Requirements:
Rewrite the passage on automatic photo curation from "The amount of" to "with server infrastructure.", putting "smartphones" in place of "mobile phones".

Reading passage:
>>>>
Automatic Photo Curation through Storytelling and Deep Learning

Published in

Storyo

14 min readJan 28, 2019

Every company needs to be an AI company, and photo book companies are no exception. We’re inspired by “great, unsolved questions” around photography and storytelling, so here’s our take on how on-device AI, deep learning, and neural networks can be leveraged to create the next generation of photo printing products.

Introduction

The amount of pictures that we all take on our mobile phones is simply incredible, and that number is growing as cameras improve, more space is available on mobile devices, and cloud solutions like iCloud or Google Photos synchronize them with server infrastructure.

From Storyo’s user base, we know that on average, users have around 1,000 to 1,500 pictures on their devices (iOS and Android), and if we jump to the 98th percentile, we see that 2% of our user base has more that 20,000 pictures.

Photo organization is a hot topic that we’ve been looking at since the creation of the initial version of Storyo back in July 2014, which we’ve now also made available in our native SDK for iOS and Android.

We’ve always viewed photo organization as consisting of two big, relatively independent areas:

Automatic discovery of stories - discovery of relevant stories or sets of photos for users, and;
Automatic photo selection - direct curation process for a given set of photos, either selected automatically or by a manual flow.

Stories are composed by groups of photos and can be shown with very different organizations. We’ve been always in favor of organizing stories chronologically in a story perspective to represent a timeline of users’ camera rolls. Our users have validated this approach, with nearly 40% of the stories played in Storyo starting with a click on an automatic story.

Next, it’s crucial to decide how to select individuals photos from that initial set. For example, a travel story can easily have more than 200 photos, and if one wants to create a short video or a small photo book, one has to decide how to select a set of photos for the degrees of freedom available—like a 25 second video or a 25 page photo book.
<<<<
Provided records:
>>>>
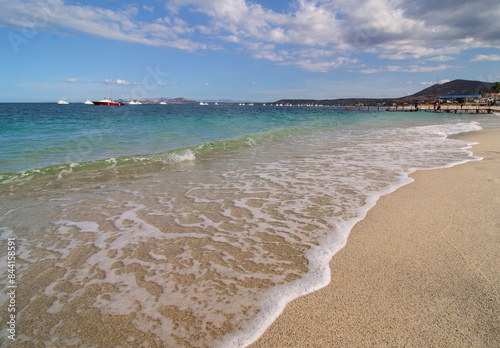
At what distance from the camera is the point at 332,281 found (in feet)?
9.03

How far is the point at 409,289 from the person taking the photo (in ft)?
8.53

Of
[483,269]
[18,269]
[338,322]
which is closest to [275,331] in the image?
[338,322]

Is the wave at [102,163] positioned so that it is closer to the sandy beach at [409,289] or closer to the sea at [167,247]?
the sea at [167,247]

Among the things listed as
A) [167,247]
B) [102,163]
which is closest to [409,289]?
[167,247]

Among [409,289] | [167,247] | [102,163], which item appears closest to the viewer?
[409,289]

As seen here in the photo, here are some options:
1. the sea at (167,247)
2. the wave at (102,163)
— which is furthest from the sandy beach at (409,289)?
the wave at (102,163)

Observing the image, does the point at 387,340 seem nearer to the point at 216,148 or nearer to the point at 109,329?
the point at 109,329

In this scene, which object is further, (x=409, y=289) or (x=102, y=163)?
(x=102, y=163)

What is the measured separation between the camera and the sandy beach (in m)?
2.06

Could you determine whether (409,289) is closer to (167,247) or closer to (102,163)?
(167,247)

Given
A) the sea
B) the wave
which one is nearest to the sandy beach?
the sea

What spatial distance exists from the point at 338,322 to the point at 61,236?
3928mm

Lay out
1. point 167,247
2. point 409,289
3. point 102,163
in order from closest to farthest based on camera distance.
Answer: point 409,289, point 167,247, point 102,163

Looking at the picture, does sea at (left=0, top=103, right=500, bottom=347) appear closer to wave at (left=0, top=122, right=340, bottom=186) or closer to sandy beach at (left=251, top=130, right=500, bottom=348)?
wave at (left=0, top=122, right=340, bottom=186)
<<<<
>>>>
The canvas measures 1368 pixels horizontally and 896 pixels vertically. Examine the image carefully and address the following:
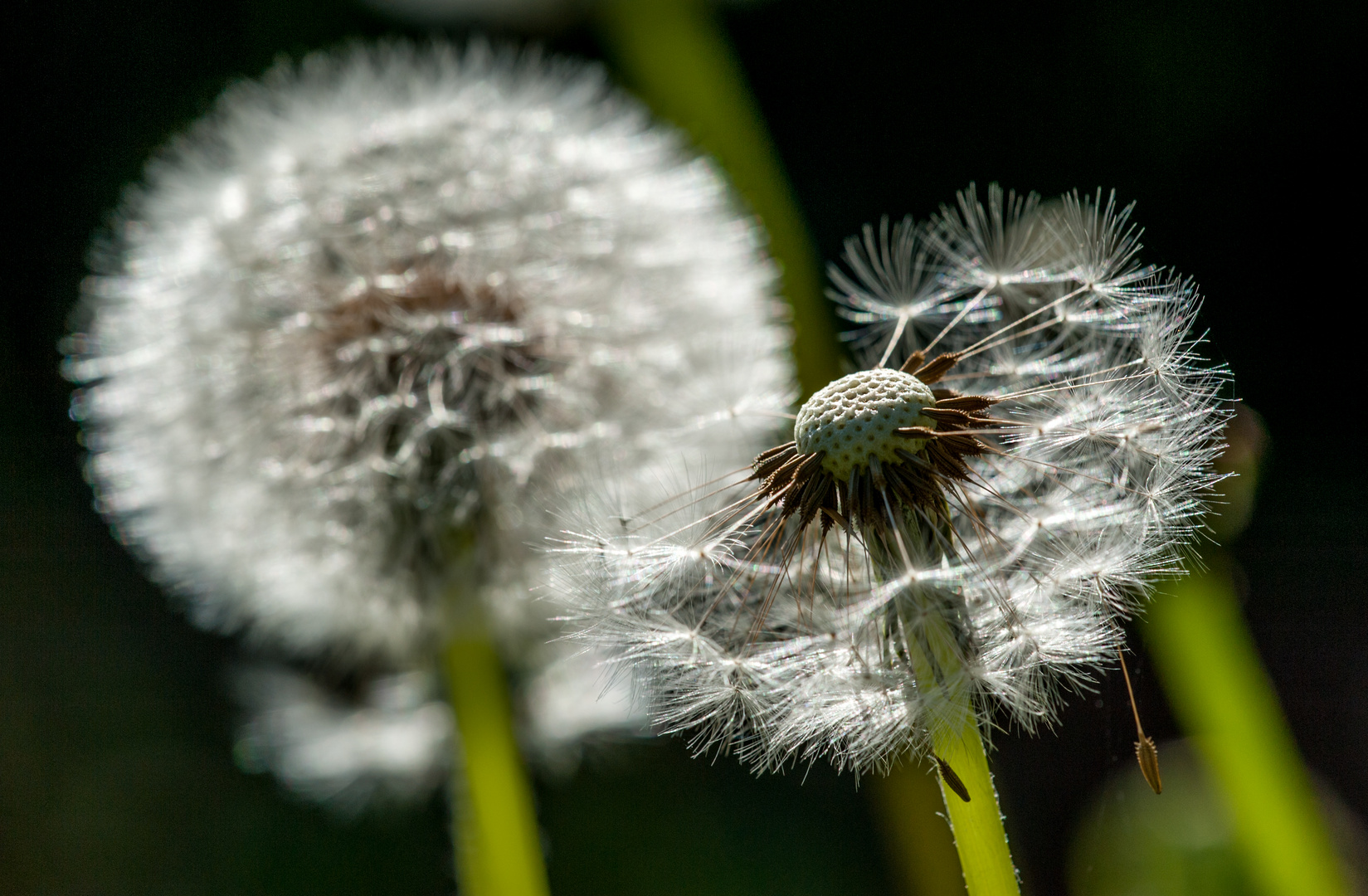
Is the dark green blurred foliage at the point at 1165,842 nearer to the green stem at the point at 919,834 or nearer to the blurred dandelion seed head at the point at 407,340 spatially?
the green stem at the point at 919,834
<<<<
Written solution:
The amount of pictures that we all take on our smartphones is simply incredible, and that number is growing as cameras improve, more space is available on mobile devices, and cloud solutions like iCloud or Google Photos synchronize them with server infrastructure.